**Written exercise**. Copy the listing below word for word, including every line.

**Supplied material**.
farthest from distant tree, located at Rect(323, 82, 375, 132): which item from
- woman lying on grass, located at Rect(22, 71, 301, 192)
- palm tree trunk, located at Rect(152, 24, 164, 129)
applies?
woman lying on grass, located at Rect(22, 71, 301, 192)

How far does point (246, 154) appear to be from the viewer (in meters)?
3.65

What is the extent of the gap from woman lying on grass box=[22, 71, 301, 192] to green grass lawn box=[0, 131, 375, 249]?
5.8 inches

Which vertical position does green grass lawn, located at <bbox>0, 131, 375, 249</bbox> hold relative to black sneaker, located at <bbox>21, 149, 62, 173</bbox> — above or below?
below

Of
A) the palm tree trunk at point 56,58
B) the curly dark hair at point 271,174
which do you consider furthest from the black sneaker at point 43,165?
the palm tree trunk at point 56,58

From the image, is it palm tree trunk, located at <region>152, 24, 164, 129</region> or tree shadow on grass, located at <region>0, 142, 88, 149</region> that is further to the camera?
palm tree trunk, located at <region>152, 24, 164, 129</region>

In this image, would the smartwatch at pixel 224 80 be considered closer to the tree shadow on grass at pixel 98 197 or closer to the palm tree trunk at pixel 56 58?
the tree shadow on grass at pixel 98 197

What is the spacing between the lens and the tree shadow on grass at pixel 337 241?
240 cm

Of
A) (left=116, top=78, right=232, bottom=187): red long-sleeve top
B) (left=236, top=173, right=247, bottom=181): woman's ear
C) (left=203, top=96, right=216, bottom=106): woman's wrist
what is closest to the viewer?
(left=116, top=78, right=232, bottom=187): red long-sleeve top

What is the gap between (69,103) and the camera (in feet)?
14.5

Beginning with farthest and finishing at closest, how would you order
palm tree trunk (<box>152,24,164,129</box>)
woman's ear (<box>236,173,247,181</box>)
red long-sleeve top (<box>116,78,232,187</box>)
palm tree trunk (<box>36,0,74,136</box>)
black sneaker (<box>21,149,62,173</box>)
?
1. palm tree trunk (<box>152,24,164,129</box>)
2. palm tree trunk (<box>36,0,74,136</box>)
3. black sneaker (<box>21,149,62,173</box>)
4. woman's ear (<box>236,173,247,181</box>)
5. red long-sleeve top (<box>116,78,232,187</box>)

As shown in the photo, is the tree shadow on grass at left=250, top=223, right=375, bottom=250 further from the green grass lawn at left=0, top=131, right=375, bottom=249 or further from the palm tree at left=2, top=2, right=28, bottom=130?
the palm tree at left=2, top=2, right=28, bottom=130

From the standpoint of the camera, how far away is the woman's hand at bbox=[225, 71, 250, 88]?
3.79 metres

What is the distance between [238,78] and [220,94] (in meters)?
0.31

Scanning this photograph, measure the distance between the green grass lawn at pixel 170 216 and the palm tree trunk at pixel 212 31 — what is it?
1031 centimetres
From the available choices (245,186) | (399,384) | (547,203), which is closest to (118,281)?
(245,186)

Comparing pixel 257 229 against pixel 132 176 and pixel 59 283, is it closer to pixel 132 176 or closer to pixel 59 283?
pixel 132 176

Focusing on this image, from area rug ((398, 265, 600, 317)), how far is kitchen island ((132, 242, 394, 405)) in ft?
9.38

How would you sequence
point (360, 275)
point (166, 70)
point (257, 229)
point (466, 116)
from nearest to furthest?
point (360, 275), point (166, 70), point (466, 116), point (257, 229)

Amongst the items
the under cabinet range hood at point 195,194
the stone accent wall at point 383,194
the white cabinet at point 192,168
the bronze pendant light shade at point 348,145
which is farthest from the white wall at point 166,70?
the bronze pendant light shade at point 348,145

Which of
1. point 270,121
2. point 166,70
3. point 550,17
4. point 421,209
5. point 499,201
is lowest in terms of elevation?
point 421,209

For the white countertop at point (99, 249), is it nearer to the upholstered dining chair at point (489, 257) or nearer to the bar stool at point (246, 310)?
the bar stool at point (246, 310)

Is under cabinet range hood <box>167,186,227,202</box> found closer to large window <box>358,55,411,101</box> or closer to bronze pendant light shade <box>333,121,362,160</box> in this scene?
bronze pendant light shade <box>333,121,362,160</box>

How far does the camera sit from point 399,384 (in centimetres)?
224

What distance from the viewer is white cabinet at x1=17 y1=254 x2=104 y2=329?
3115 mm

**Task result**.
farthest from distant tree, located at Rect(323, 82, 375, 132): which item from
- woman lying on grass, located at Rect(22, 71, 301, 192)
- palm tree trunk, located at Rect(152, 24, 164, 129)
applies?
woman lying on grass, located at Rect(22, 71, 301, 192)

How far does point (246, 154) appear to be from the viewer (in meters)?
3.65

What is the extent of the gap from woman lying on grass box=[22, 71, 301, 192] to green grass lawn box=[0, 131, 375, 249]?
5.8 inches

Which vertical position does green grass lawn, located at <bbox>0, 131, 375, 249</bbox> hold relative to black sneaker, located at <bbox>21, 149, 62, 173</bbox> — above or below?
below

Of
A) the palm tree trunk at point 56,58
B) the curly dark hair at point 271,174
which do you consider furthest from the black sneaker at point 43,165?
the palm tree trunk at point 56,58

From the image, is it palm tree trunk, located at <region>152, 24, 164, 129</region> or tree shadow on grass, located at <region>0, 142, 88, 149</region> that is further to the camera?
palm tree trunk, located at <region>152, 24, 164, 129</region>

In this image, would the smartwatch at pixel 224 80 be considered closer to the tree shadow on grass at pixel 98 197 or closer to the palm tree trunk at pixel 56 58?
the tree shadow on grass at pixel 98 197

What is the spacing between the lens and the tree shadow on grass at pixel 337 241?
240 cm

Of
A) (left=116, top=78, right=232, bottom=187): red long-sleeve top
B) (left=236, top=173, right=247, bottom=181): woman's ear
C) (left=203, top=96, right=216, bottom=106): woman's wrist
what is closest to the viewer?
(left=116, top=78, right=232, bottom=187): red long-sleeve top

What is the gap between (69,103) and the camera (in feet)?
14.5

Beginning with farthest and finishing at closest, how would you order
palm tree trunk (<box>152,24,164,129</box>)
woman's ear (<box>236,173,247,181</box>)
red long-sleeve top (<box>116,78,232,187</box>)
palm tree trunk (<box>36,0,74,136</box>)
black sneaker (<box>21,149,62,173</box>)
?
1. palm tree trunk (<box>152,24,164,129</box>)
2. palm tree trunk (<box>36,0,74,136</box>)
3. black sneaker (<box>21,149,62,173</box>)
4. woman's ear (<box>236,173,247,181</box>)
5. red long-sleeve top (<box>116,78,232,187</box>)

As shown in the photo, is the tree shadow on grass at left=250, top=223, right=375, bottom=250 further from the green grass lawn at left=0, top=131, right=375, bottom=249 or further from the palm tree at left=2, top=2, right=28, bottom=130?
the palm tree at left=2, top=2, right=28, bottom=130

From the standpoint of the camera, how far away is the woman's hand at bbox=[225, 71, 250, 88]?
3.79 metres

What is the distance between [238,78] and [220,94] (in meters)?
0.31

Scanning this photograph, measure the distance between the green grass lawn at pixel 170 216 and the palm tree trunk at pixel 212 31 — what is it?
1031 centimetres
From the available choices (245,186) | (399,384) | (547,203), which is closest to (118,281)?
(245,186)

Comparing pixel 257 229 against pixel 132 176 and pixel 59 283, is it closer to pixel 132 176 or closer to pixel 59 283?
pixel 132 176

Focusing on this image, from area rug ((398, 265, 600, 317)), how far is kitchen island ((132, 242, 394, 405)) in ft?
9.38

How would you sequence
point (360, 275)
point (166, 70)
point (257, 229)
point (466, 116)
from nearest to furthest?
point (360, 275), point (166, 70), point (466, 116), point (257, 229)

Amongst the items
the under cabinet range hood at point 195,194
the stone accent wall at point 383,194
the white cabinet at point 192,168
the bronze pendant light shade at point 348,145
which is farthest from the white wall at point 166,70?
the bronze pendant light shade at point 348,145

Which of
1. point 270,121
2. point 166,70
3. point 550,17
4. point 421,209
5. point 499,201
is lowest in terms of elevation?
point 421,209

For the white countertop at point (99, 249), is it nearer to the upholstered dining chair at point (489, 257) or nearer to the bar stool at point (246, 310)?
the bar stool at point (246, 310)

Is under cabinet range hood <box>167,186,227,202</box> found closer to large window <box>358,55,411,101</box> or closer to bronze pendant light shade <box>333,121,362,160</box> in this scene?
bronze pendant light shade <box>333,121,362,160</box>

How far does the camera sit from point 399,384 (in centimetres)?
224

What distance from the viewer is white cabinet at x1=17 y1=254 x2=104 y2=329?
3115 mm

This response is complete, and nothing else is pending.